Adjoining an item to a set is implemented similarly and also requires
Θ
(
log
⁡
n
) steps. To adjoin an item x, we compare
x with the node entry to determine whether x should be added to
the right or to the left branch, and having adjoined x to the
appropriate branch we piece this newly constructed branch together with the
original entry and the other branch. If x is equal to the entry, we
just return the node. If we are asked to adjoin x to an empty tree, we
generate a tree that has x as the entry and empty right and left
branches. Here is the procedure:

(define (adjoin-set x set)
(cond ((null? set) (make-tree x '() '()))
((= x (entry set)) set)
(( x (entry set))
(make-tree
(entry set)
(adjoin-set x (left-branch set))
(right-branch set)))
((> x (entry set))
(make-tree
(entry set)
(left-branch set)
(adjoin-set x (right-branch set))))))

The above claim that searching the tree can be performed in a logarithmic
number of steps rests on the assumption that the tree is “balanced,” i.e.,
that the left and the right subtree of every tree have approximately the same
number of elements, so that each subtree contains about half the elements of
its parent. But how can we be certain that the trees we construct will be
balanced? Even if we start with a balanced tree, adding elements with
adjoin-set may produce an unbalanced result. Since the position of a
newly adjoined element depends on how the element compares with the items
already in the set, we can expect that if we add elements “randomly” the tree
will tend to be balanced on the average. But this is not a guarantee. For
example, if we start with an empty set and adjoin the numbers 1 through 7 in
sequence we end up with the highly unbalanced tree shown in Figure 2.17.
In this tree all the left subtrees are empty, so it has no advantage over a
simple ordered list. One way to solve this problem is to define an operation
that transforms an arbitrary tree into a balanced tree with the same elements.
Then we can perform this transformation after every few adjoin-set
operations to keep our set in balance. There are also other ways to solve this
problem, most of which involve designing new data structures for which
searching and insertion both can be done in Θ
(
log
⁡
n
)
steps.

SVG

Figure 2.17: Unbalanced tree produced by adjoining 1 through 7 in sequence.

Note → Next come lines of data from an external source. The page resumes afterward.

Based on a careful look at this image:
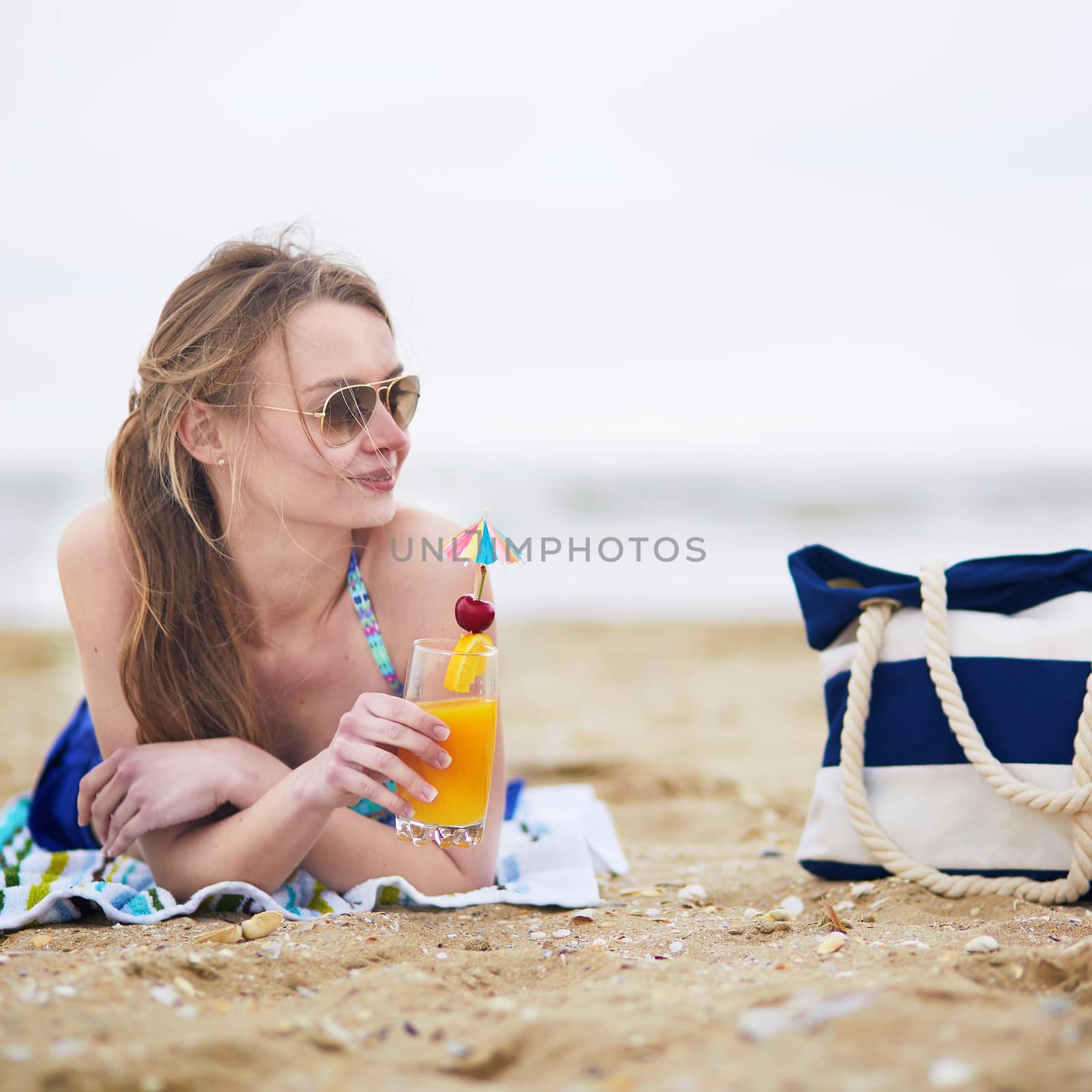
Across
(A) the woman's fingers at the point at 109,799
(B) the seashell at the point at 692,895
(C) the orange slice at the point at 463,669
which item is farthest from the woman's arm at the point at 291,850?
(B) the seashell at the point at 692,895

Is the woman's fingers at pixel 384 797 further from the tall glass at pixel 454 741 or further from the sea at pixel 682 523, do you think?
the sea at pixel 682 523

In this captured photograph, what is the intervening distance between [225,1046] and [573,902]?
1.28 m

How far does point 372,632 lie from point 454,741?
716 millimetres

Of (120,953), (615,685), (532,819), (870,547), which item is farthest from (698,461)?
(120,953)

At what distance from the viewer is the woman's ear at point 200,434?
239 cm

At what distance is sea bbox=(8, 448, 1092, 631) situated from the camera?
31.1 feet

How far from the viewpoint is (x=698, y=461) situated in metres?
16.5

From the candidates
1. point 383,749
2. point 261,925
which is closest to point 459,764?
point 383,749

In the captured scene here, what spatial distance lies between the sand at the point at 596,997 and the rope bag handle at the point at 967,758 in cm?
5

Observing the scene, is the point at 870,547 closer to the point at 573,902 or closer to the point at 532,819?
the point at 532,819

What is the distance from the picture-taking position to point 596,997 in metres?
1.56

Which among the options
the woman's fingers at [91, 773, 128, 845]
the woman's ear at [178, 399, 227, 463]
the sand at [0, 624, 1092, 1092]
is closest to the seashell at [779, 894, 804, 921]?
the sand at [0, 624, 1092, 1092]

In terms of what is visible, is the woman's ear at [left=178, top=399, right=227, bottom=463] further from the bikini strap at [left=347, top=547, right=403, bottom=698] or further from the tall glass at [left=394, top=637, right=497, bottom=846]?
the tall glass at [left=394, top=637, right=497, bottom=846]

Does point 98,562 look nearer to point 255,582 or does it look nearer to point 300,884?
point 255,582
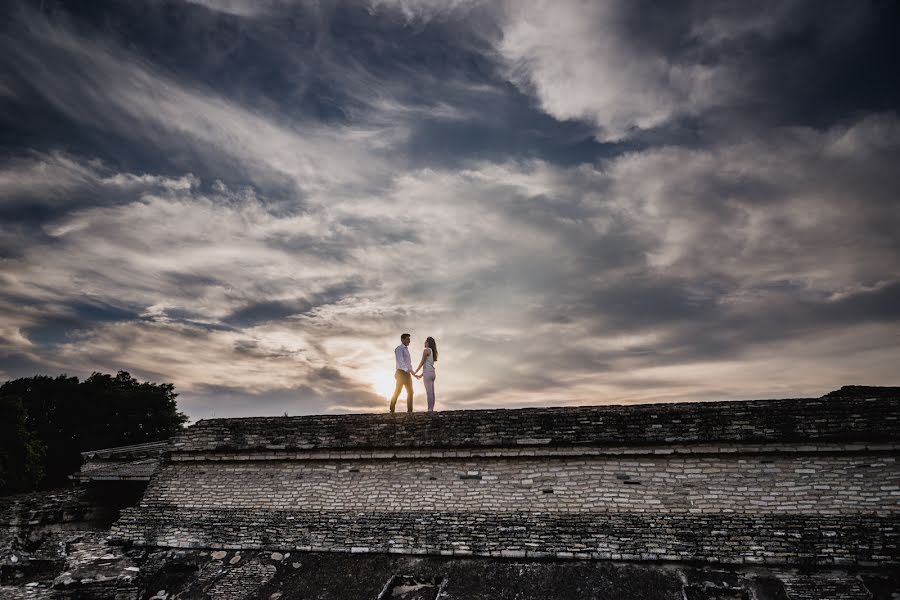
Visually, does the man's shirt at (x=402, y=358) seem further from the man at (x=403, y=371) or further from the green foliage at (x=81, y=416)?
the green foliage at (x=81, y=416)

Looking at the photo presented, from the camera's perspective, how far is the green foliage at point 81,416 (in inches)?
1378

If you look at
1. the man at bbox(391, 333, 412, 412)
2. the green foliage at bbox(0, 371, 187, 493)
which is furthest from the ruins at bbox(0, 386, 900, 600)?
the green foliage at bbox(0, 371, 187, 493)

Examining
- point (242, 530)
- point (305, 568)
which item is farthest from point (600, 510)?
point (242, 530)

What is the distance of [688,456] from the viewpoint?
28.0 ft

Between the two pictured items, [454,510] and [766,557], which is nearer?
[766,557]

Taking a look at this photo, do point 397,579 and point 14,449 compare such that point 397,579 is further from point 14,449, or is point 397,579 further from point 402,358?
point 14,449

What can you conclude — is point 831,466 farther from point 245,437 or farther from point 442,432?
point 245,437

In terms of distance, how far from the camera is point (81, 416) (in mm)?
36125

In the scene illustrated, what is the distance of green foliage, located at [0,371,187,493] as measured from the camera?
3500 cm

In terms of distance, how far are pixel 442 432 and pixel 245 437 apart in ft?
14.1

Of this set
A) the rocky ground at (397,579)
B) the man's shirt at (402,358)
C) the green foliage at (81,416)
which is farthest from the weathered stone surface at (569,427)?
the green foliage at (81,416)

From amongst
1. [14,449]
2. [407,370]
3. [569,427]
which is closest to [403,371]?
[407,370]

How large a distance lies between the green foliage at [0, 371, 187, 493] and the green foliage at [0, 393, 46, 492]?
677cm

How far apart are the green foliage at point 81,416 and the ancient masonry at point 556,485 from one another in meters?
30.3
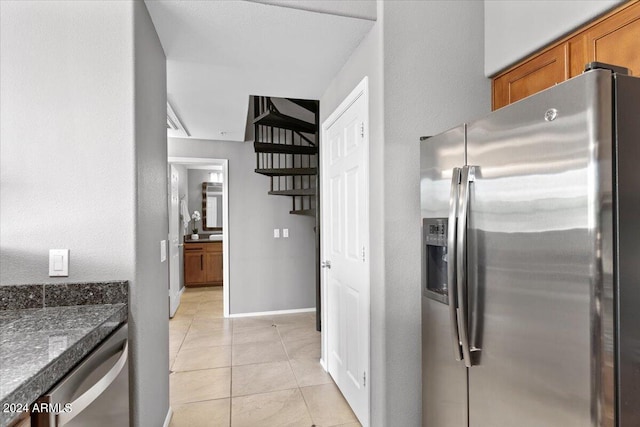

练习 2.62：给出以有序表表示的集合的 union-set 的 Θ(n) 实现。

集合作为二叉树

通过将集合元素组织成树的形式，我们可以比有序表表示做得更好。树的每个节点存放集合的一个元素，称为该节点的“条目”(entry)，以及分别指向另外两个（可能为空的）节点的链接。“左”链接指向比该节点元素小的元素，“右”链接指向比该节点元素大的元素。图 2.16 展示了表示集合 {1, 3, 5, 7, 9, 11} 的一些树。同一集合可以用多种不同的树来表示。有效表示的唯一要求是：左子树中的所有元素均小于节点条目，右子树中的所有元素均大于节点条目。

SVG

图 2.16：表示集合 {1, 3, 5, 7, 9, 11} 的各种二叉树。

树表示的优势在于：假设我们要检查数 x 是否在集合中。我们先将 x 与顶层节点的条目比较。若 x 较小，只需搜索左子树；若 x 较大，只需搜索右子树。现在，若树是“平衡”的，这两棵子树各约为原树大小的一半。因此，每一步都将搜索大小为 n 的树的问题化归为搜索大小为 n/2 的树。由于每步树的大小减半，我们可以预期搜索大小为 n 的树所需的步骤数以 Θ(log n) 增长。对于大型集合，这将比前面的表示有显著的加速。

我们可以用表来表示树。每个节点是一个包含三个元素的表：节点的条目、左子树和右子树。空表的左或右子树表示该处没有连接的子树。我们可以用以下过程描述这种表示：

(define (entry tree) (car tree))
(define (left-branch tree) (cadr tree))
(define (right-branch tree) (caddr tree))
(define (make-tree entry left right)
(list entry left right))

现在我们可以按照上述策略写出 element-of-set? 过程：

(define (element-of-set? x set)
(cond ((null? set) false)
((= x (entry set)) true)
((< x (entry set))
(element-of-set?
x
(left-branch set)))
((> x (entry set))
(element-of-set?
x
(right-branch set)))))

将元素并入集合的实现与此类似，同样需要 Θ(log n) 步。要并入元素 x，将 x 与节点条目比较，以确定 x 应加入右子树还是左子树，将 x 并入相应子树后，再将新构造的子树与原来的条目和另一子树拼合。若 x 等于条目，则直接返回该节点。若要求将 x 并入空树，则生成一棵以 x 为条目、左右子树均为空的树。以下是相应过程：

(define (adjoin-set x set)
(cond ((null? set) (make-tree x '() '()))
((= x (entry set)) set)
((< x (entry set))
(make-tree
(entry set)
(adjoin-set x (left-branch set))
(right-branch set)))
((> x (entry set))
(make-tree
(entry set)
(left-branch set)
(adjoin-set x (right-branch set))))))

上述关于树搜索可在对数步骤数内完成的论断，依赖于树是“平衡”的假设——即每棵树的左右子树所含元素数大致相同，使每棵子树约包含其父树元素的一半。但我们如何确保构造出的树是平衡的？即便从平衡树出发，用 adjoin-set 添加元素也可能产生不平衡的结果。由于新并入元素的位置取决于该元素与集合中已有元素的比较结果，我们可以预期，若“随机”添加元素，树平均而言会趋于平衡。但这并不是保证。例如，若从空集出发，依次并入 1 到 7，最终得到图 2.17 所示的极度不平衡的树。该树的所有左子树均为空，因而相比简单的有序表毫无优势。解决这一问题的一种方法是定义一个操作，将任意树变换为含相同元素的平衡树。然后可以在每隔数次 adjoin-set 操作后执行此变换，以保持集合的平衡。此外还有其他解决方案，其中大多数涉及设计新的数据结构，使搜索和插入均可在 Θ(log n) 步内完成。

SVG

图 2.17：依次并入 1 到 7 所产生的不平衡树。